I canadesi acquisiscono Editrice Giochi, distributore di Risiko, Scarabeo e Cluedo

L'acquisizione consente alla multinazionale dei giochi di Toronto di incrementare la propria presenza nel mercato italiano del giocattolo

Il Risiko e lo Scarabeo diventano canadesi: il colosso di Toronto Spin Master, che ha nel suo portafoglio giochi e cartoni tv come il celebre Bakugan, ha annunciato l'acquisto di Editrice Giochi, leader italiano del settore, la casa che dalla sua nascita fino al 2009 aveva distribuito anche il Monopoli.

Dopo la cessione della licenza italiana del famosissimo gioco ad Hasbro nel 2009, l'accordo odierno segna l'ultimo capitolo nella saga dell'azienda lombarda che compie 80 anni proprio quest'anno.

L'intesa per l'acquisizione di tutta la library di giochi in scatola detenuta dalla società milanese infatti, include anche la cessione del marchio Editrice Giochi. Il closing dell'operazione prima della fine del mese di febbraio.
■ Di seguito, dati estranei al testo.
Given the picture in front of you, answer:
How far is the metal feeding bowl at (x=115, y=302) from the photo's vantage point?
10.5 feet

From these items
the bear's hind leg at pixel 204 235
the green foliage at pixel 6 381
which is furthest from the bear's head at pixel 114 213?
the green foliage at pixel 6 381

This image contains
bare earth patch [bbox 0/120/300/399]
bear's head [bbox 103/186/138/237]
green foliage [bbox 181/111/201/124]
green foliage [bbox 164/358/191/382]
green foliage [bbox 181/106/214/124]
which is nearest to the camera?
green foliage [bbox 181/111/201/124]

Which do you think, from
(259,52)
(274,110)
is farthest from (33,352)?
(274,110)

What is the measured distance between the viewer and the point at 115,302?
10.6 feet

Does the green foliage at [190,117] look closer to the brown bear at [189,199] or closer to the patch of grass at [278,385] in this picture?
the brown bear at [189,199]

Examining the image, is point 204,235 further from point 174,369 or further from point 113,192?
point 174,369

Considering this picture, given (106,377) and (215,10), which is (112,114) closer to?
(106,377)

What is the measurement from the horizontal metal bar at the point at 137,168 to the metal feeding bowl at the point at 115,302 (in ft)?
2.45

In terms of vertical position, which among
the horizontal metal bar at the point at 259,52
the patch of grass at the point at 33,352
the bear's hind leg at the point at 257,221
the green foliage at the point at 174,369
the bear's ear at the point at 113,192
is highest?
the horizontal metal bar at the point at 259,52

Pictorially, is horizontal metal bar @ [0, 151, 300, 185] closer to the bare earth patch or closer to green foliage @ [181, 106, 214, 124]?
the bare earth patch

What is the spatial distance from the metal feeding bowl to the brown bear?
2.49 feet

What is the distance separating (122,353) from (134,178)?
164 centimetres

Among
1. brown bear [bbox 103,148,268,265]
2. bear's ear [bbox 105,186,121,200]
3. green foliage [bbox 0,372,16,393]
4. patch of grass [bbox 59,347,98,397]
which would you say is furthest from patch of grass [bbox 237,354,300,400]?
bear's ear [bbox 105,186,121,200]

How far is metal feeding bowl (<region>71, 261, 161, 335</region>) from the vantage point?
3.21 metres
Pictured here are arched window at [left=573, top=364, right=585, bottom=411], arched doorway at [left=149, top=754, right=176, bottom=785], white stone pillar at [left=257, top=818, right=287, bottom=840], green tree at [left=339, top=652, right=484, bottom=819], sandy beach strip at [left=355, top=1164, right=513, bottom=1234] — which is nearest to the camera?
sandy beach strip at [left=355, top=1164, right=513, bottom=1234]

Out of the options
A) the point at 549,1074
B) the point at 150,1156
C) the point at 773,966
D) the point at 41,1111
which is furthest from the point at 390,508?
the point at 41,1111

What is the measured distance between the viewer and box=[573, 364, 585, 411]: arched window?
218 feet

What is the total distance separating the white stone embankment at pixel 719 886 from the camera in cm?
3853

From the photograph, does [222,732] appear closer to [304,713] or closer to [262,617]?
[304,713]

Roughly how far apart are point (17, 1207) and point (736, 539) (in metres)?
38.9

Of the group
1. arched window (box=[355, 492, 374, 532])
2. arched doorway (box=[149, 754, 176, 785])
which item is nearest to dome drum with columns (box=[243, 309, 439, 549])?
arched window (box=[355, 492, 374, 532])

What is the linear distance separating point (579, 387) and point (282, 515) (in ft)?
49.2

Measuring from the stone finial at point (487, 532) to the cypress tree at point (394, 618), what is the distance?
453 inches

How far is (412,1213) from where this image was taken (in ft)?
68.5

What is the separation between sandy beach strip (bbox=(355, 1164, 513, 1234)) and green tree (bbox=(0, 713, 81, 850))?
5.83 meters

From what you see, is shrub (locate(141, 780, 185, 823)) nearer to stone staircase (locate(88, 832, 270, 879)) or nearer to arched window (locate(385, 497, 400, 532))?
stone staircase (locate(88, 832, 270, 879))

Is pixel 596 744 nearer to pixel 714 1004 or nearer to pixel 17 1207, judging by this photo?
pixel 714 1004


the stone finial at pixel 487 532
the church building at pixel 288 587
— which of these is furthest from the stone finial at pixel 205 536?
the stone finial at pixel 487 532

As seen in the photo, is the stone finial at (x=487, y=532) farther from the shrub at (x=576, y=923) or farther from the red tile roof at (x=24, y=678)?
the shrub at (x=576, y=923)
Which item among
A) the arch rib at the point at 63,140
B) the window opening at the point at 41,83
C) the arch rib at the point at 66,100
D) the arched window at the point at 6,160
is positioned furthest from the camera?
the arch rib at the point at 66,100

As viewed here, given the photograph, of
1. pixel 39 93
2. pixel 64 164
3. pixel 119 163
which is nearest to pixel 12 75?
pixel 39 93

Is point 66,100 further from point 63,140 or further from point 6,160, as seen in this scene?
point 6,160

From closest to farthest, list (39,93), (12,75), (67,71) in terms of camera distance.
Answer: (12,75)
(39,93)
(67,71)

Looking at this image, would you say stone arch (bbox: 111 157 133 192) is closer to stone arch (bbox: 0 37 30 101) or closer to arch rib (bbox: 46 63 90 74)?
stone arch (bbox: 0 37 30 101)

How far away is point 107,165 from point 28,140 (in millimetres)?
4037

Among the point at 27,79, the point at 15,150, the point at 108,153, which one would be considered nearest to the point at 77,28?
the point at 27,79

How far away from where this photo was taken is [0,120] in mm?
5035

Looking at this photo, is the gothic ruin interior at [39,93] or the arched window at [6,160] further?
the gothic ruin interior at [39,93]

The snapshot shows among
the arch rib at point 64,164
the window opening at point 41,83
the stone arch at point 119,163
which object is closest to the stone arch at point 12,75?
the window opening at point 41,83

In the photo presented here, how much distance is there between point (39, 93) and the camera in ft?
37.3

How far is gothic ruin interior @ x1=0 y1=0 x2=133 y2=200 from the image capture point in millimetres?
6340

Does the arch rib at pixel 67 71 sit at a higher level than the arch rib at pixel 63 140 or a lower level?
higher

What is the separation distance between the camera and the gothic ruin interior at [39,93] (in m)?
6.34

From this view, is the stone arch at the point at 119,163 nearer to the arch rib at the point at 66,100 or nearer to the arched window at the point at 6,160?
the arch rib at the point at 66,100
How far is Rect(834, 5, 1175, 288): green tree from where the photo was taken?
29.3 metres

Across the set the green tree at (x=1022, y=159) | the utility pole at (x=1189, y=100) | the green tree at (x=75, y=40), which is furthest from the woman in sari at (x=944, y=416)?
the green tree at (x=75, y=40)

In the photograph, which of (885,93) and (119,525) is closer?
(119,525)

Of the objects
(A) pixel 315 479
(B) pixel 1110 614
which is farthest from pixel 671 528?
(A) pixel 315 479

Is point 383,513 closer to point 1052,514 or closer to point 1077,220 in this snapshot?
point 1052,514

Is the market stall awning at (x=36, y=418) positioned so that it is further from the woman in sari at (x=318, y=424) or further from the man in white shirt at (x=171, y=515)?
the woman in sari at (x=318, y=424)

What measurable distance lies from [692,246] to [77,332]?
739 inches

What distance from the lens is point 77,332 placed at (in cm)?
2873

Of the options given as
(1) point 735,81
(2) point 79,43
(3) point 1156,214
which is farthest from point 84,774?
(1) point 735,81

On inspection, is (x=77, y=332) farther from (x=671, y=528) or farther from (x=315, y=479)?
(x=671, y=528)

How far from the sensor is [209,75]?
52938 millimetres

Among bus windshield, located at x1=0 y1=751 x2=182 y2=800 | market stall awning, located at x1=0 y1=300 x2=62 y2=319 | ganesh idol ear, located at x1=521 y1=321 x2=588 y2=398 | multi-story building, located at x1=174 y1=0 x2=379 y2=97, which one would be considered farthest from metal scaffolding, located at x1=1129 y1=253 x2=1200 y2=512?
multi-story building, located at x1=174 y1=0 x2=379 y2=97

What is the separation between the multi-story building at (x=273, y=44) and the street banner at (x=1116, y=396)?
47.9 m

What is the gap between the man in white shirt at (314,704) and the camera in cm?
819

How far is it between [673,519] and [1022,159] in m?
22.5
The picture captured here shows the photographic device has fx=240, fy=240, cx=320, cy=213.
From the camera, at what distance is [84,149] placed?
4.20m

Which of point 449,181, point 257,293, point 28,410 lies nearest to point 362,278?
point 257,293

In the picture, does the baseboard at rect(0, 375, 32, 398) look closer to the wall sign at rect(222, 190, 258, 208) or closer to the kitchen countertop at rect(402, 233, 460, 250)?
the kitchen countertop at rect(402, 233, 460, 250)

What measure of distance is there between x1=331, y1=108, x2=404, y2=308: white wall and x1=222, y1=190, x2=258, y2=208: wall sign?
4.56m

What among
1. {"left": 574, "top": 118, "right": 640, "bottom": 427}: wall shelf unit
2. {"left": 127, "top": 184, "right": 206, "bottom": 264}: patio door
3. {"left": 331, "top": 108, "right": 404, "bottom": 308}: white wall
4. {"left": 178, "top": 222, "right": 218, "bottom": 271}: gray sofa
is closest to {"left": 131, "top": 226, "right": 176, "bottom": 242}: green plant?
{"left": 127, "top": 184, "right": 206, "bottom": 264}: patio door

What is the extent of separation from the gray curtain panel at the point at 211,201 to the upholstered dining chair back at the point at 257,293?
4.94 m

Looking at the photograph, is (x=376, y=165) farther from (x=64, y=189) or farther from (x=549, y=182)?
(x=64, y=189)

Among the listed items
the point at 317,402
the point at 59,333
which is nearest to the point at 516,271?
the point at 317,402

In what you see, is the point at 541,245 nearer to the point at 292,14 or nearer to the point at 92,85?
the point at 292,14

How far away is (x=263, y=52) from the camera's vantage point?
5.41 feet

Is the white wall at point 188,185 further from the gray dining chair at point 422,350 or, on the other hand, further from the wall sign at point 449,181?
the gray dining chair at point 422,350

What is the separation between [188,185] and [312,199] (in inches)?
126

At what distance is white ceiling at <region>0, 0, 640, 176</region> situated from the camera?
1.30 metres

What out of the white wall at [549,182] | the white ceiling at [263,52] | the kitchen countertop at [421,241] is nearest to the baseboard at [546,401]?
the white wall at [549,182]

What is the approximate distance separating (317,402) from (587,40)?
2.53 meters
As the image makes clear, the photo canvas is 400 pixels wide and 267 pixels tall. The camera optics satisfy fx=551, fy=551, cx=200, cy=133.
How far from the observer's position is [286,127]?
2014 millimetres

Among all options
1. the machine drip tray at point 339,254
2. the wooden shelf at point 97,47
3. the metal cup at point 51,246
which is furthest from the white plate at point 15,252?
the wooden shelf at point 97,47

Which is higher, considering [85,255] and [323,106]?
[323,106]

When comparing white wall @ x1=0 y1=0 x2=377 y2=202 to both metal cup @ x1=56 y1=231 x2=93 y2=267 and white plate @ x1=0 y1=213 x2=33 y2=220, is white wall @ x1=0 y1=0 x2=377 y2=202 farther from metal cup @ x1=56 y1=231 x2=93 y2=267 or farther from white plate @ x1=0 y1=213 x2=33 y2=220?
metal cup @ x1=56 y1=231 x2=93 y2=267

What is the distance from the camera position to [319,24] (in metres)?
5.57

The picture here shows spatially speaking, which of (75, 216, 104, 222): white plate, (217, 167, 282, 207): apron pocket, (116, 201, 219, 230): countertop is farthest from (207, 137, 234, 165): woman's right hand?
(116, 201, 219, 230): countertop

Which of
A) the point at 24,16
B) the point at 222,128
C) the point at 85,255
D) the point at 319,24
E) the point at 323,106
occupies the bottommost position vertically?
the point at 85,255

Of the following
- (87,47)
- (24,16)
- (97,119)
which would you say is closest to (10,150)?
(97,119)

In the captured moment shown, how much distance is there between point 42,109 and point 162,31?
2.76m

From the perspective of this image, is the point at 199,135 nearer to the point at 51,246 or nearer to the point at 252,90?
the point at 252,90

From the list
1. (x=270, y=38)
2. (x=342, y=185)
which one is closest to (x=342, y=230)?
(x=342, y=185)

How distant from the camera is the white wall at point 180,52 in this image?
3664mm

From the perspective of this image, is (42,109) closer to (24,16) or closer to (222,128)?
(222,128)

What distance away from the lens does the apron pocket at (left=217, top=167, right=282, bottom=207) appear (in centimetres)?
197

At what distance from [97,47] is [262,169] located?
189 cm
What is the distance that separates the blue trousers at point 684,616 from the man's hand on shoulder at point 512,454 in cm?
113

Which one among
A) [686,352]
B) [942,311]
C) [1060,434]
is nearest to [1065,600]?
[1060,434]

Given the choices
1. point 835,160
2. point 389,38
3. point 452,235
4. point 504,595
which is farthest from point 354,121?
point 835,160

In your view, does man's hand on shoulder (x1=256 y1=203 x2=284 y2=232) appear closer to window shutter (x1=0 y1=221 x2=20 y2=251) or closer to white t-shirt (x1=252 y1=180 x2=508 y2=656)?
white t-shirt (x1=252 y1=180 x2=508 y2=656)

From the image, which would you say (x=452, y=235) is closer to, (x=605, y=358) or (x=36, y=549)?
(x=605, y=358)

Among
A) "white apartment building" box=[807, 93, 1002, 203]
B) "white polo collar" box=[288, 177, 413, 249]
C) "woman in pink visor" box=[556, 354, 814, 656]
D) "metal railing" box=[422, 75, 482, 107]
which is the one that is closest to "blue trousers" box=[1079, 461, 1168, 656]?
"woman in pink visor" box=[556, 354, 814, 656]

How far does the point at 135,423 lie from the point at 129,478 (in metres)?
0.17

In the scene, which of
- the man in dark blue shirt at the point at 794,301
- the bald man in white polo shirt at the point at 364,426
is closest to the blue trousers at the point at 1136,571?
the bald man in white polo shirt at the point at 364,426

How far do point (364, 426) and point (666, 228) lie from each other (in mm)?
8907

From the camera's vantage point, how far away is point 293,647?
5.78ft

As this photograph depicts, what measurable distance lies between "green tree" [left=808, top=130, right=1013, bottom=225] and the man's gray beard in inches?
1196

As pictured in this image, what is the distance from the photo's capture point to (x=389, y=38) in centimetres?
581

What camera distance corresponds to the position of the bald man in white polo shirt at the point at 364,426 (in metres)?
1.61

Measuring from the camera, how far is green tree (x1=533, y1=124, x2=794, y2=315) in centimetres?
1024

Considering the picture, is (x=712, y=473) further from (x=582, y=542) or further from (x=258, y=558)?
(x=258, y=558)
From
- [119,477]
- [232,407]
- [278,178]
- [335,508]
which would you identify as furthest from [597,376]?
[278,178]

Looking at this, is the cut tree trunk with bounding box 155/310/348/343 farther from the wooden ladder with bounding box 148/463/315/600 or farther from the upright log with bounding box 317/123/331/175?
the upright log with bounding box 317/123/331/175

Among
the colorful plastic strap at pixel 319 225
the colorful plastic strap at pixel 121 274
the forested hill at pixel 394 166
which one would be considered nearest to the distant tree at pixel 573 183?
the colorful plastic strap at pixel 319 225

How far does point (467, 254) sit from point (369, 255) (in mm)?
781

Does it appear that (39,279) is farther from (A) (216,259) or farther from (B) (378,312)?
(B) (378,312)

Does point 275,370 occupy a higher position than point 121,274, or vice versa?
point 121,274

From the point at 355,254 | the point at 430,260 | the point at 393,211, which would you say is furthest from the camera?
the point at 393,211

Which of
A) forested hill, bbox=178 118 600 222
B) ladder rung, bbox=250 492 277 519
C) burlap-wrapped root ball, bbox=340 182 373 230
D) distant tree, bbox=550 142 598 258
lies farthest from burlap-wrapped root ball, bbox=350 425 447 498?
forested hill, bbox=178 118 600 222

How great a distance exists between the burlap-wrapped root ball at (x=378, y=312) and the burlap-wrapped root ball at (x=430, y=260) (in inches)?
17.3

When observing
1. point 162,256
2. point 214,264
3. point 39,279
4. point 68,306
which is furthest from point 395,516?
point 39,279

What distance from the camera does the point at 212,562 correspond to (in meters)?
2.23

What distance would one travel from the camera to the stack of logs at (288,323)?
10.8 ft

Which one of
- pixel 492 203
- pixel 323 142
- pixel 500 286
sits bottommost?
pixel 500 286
L'azienda era stata fondata nel 1936 da Emilio Ceretti, eclettica figura di intellettuale ed imprenditore lombardo, famoso traduttore e giornalista, che con alcuni amici voleva lanciare la versione italiana del Monopoli già famosissimo negli Usa, ed era rimasta finora nelle mani della famiglia: il giro d'affari negli ultimi anni si aggirava sui 5 milioni di euro.

L'acquisizione consente alla multinazionale dei giochi di Toronto - oltre 715 milioni di dollari di fatturato nel 2014, più di 358 milioni di profitto lordi - di incrementare la propria presenza nel mercato italiano del giocattolo, un settore valutato intorno ai 740 milioni di euro nel 2015 con una crescita del 6% rispetto all'anno precedente.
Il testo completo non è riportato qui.